◆ Given passage ◆

Complexity conservation law leads to a simple conclusion - there's no ideal way to fight complexity. It's impossible to apply a concept or pattern and only decrease complexity. We always sacrifice something. With that knowledge, we can pretty accurately measure the ratio of what we spend and what we receive. Based on that, we can decide if it's reasonable to apply this or that solution in each case.

Let's have a look at each type of complexity.

Quantitative complexity

This is a case that involves a lot of written code in order to solve a problem. If most of this code is of the same kind, we can fight such complexity with the code reuse concept. Sometimes it helps a lot, sometimes only a tiny bit. For the user, code reuse decreases quantitative complexity, code perception complexity, code alteration complexity, and algorithmic complexity, but increases learning complexity. For the writer, it increases practically all types of complexity.

When is it not helpful? It doesn't help much when we try to encapsulate the code for reuse beforehand. It can be reused, but it happens not to be needed in practice. We have added complexity into the problem solution, but gained nothing. It also doesn't help much when the author doesn't have enough skill and/or brains. It's no secret that one needs a certain skill level to develop libraries and reused components. If one does it without thinking, such code won't be used by anybody, at best. At worst, it will complicate both perception and flexibility everywhere it's used.

On the other hand, high quality sets of reused components (libraries) can significantly decrease complexity. Take, for example, the System.String class. It is easy to use and is self-sufficient. All string handling complexities have been shifted from our hands into those of Microsoft developers and thousands of servers testing the class efficiency in all possible versions and configurations 24/7. It's a complexity decrease for us, often for free, but not necessarily 100% free.

This concerns almost all the tools we use to solve problems. Modern operating systems, frameworks, libraries, development environments, programming languages - development of all this is aimed at shifting as much complexity as possible from us into these tools. Sometimes we pay for it with money and always with increased learning complexity, but the cost is worth the quality of the tools.

◆ Supplied material ◆
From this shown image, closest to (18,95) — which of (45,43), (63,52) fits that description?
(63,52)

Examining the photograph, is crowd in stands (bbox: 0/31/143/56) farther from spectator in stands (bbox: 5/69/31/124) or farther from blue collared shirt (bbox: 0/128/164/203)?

◆ Written instruction ◆
Copy out the passage on software complexity in full, word for word. Rely only on the passage on software complexity and not on the material.

◆ Exercise output ◆
Complexity conservation law leads to a simple conclusion - there's no ideal way to fight complexity. It's impossible to apply a concept or pattern and only decrease complexity. We always sacrifice something. With that knowledge, we can pretty accurately measure the ratio of what we spend and what we receive. Based on that, we can decide if it's reasonable to apply this or that solution in each case.

Let's have a look at each type of complexity.

Quantitative complexity

This is a case that involves a lot of written code in order to solve a problem. If most of this code is of the same kind, we can fight such complexity with the code reuse concept. Sometimes it helps a lot, sometimes only a tiny bit. For the user, code reuse decreases quantitative complexity, code perception complexity, code alteration complexity, and algorithmic complexity, but increases learning complexity. For the writer, it increases practically all types of complexity.

When is it not helpful? It doesn't help much when we try to encapsulate the code for reuse beforehand. It can be reused, but it happens not to be needed in practice. We have added complexity into the problem solution, but gained nothing. It also doesn't help much when the author doesn't have enough skill and/or brains. It's no secret that one needs a certain skill level to develop libraries and reused components. If one does it without thinking, such code won't be used by anybody, at best. At worst, it will complicate both perception and flexibility everywhere it's used.

On the other hand, high quality sets of reused components (libraries) can significantly decrease complexity. Take, for example, the System.String class. It is easy to use and is self-sufficient. All string handling complexities have been shifted from our hands into those of Microsoft developers and thousands of servers testing the class efficiency in all possible versions and configurations 24/7. It's a complexity decrease for us, often for free, but not necessarily 100% free.

This concerns almost all the tools we use to solve problems. Modern operating systems, frameworks, libraries, development environments, programming languages - development of all this is aimed at shifting as much complexity as possible from us into these tools. Sometimes we pay for it with money and always with increased learning complexity, but the cost is worth the quality of the tools.